There's another world out there, though, where life isn't always as wonderful. It's an ugly, evil world; a world plagued by Bipolar Climate Disorder. I'm sure you're familiar with BCD. You may wake up one day to a biting, miserable ten degree storm that has somehow managed to rain, sleet and snow all over your parade all at once. Then magically the next day turns out to be sunny and sixties. But, oh, that's only there to taunt you, because twelve hours later it's going to drop to freezing again and you're inevitably going to end up with the flu that you've been working so hard to avoid for the past ten months anyway.

But, still, when you get those random warm sunny days, it is like God has granted you new life. The only thing you can think of is to be outside. You will do anything in your power to get as much time as you can outdoors and soak up as much of that sun before it disappears. Because you know that sun is, in fact, going to disappear and heaven knows you may never see it again in your lifetime.

Those sunny days are special. And I don't mean special like short bus special. I mean special like happy-go-lucky special. There's an energy that envelopes the city on those days. Everybody is happy and everybody is loving life. That's the type of special I'm talking about. Even the special people feel special on those sunny days.

Picture that feeling, if you will. That feeling of surviving the endless dread of winter and emerging happily on the other side.
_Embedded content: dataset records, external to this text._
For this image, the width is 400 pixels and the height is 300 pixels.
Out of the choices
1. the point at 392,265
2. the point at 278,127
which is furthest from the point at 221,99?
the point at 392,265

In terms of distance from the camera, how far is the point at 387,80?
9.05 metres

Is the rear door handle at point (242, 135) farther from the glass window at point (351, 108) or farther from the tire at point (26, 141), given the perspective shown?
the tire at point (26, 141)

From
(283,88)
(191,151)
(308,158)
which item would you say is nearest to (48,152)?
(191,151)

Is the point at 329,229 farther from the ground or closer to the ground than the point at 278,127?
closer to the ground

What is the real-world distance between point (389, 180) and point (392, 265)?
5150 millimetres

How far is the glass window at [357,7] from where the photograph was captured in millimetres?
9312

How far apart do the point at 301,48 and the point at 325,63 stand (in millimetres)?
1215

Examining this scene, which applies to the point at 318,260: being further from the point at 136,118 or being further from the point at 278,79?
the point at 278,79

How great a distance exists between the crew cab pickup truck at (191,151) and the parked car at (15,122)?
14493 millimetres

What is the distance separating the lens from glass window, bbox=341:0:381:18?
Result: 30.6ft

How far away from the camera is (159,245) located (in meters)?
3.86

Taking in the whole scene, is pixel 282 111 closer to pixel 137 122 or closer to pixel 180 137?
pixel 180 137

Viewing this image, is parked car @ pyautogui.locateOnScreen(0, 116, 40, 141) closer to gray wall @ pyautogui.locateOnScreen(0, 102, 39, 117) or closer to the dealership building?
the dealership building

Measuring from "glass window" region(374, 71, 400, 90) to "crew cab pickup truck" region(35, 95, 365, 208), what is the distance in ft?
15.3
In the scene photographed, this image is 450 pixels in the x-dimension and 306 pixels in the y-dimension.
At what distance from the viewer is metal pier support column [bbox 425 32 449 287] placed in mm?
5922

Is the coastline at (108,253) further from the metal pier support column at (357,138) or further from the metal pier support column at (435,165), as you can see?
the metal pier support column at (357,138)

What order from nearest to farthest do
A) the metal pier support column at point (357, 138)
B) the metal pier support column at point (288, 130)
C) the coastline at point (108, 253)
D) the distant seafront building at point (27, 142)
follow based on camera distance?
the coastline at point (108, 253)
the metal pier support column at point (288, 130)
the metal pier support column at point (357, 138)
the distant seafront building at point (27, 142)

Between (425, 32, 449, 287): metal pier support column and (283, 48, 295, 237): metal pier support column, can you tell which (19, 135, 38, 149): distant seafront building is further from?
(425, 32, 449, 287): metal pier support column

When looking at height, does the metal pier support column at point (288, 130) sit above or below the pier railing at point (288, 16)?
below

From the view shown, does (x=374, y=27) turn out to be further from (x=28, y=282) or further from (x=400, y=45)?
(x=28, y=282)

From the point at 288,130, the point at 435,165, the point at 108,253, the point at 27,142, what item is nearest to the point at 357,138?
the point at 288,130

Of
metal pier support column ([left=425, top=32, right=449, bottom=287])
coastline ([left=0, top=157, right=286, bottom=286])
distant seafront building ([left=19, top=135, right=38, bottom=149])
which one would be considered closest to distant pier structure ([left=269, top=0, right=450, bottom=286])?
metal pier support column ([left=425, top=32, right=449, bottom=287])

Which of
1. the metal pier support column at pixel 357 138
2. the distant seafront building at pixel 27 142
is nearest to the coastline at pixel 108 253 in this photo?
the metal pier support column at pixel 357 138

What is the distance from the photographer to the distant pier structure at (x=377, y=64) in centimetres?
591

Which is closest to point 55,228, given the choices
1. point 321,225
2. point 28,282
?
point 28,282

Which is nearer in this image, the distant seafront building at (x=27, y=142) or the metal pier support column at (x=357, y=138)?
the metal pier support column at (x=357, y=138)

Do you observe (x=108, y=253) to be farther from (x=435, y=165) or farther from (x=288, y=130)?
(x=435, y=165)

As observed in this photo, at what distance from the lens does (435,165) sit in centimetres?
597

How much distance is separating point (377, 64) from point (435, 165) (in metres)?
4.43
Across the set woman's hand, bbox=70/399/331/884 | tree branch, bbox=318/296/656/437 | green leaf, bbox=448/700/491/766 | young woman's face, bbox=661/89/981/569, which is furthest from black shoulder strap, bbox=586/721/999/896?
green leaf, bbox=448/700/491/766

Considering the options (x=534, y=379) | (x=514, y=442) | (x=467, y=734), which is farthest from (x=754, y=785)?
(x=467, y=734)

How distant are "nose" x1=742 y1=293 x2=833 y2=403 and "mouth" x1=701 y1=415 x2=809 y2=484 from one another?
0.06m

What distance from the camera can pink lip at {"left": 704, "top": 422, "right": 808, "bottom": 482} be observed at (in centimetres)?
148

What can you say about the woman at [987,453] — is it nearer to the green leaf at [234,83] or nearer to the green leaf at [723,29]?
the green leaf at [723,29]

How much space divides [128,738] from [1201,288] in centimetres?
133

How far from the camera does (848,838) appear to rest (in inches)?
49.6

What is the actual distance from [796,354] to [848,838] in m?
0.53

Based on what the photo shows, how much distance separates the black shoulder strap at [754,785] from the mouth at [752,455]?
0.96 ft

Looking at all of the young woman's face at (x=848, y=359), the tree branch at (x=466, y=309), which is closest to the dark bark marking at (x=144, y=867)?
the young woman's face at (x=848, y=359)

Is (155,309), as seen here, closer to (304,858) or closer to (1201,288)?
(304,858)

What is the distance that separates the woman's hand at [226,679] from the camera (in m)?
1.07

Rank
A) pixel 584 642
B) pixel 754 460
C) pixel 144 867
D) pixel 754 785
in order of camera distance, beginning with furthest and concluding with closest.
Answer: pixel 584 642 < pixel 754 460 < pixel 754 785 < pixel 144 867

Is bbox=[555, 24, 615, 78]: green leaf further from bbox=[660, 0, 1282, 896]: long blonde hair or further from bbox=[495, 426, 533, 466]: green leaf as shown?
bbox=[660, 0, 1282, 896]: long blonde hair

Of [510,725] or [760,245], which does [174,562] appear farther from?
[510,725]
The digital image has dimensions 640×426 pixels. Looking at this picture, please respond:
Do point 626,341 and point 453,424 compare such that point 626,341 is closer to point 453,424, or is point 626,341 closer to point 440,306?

Imagine the joy of those random sunny days that light up your life like a million Christmas lights (or Chanukah menorahs, for my Jewish brethren). Cause that's what its like every day out here in Paradise. Everyday is a multi-menorah fest. And everyday I wake up and look out the window and I am so excited for it to be sunny. I want to do everything I can to spend my entire day outside. For seventeen years I've experienced the daily sun and I'm still nervous it may go away.

So when I wake up to days like today, where the ocean is so calm, flat and inviting, the mountains so lush and endless, and the sky a cloudless infinite blue, well, I can't help but be happy. I can't help but find joy in going for an early morning bike ride to watch the sun rise and set fire to the world. It makes me smile in a special way - and not the short bus type.